Collected data entries
- - -

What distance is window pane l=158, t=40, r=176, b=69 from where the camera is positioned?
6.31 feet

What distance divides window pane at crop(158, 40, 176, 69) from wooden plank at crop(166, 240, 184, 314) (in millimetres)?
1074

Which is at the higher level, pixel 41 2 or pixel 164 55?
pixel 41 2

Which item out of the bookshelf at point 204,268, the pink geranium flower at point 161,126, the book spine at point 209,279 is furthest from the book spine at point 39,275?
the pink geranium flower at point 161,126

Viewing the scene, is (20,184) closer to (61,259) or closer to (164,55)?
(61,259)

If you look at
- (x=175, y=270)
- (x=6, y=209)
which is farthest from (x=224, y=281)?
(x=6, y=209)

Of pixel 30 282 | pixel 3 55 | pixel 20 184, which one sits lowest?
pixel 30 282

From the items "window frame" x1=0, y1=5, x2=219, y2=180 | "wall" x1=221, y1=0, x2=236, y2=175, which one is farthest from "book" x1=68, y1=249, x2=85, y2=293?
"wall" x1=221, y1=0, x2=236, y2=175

- - -

What you will do: Begin with the line that contains "What distance divides" and quote each line after it exactly, stopping after the last line of the data.

Task answer:
What distance divides window pane at crop(158, 40, 176, 69) from wooden plank at crop(166, 240, 184, 314) (in millimetres)?
1074

Which is at the higher level, pixel 41 2 or pixel 164 55?
pixel 41 2

Which item out of the bookshelf at point 204,268, the pink geranium flower at point 161,126, the book spine at point 209,279 is furthest from the book spine at point 39,275?
the pink geranium flower at point 161,126

Viewing the scene, is (20,184) closer to (61,259) or closer to (164,55)?
(61,259)

If you look at
- (x=175, y=270)
- (x=6, y=209)
which is farthest from (x=224, y=281)?
(x=6, y=209)

Of pixel 30 282 | pixel 3 55 | pixel 20 184, which one sits lowest?
pixel 30 282

From the items "window frame" x1=0, y1=5, x2=219, y2=180 | "wall" x1=221, y1=0, x2=236, y2=175, which one is farthest from "book" x1=68, y1=249, x2=85, y2=293?
"wall" x1=221, y1=0, x2=236, y2=175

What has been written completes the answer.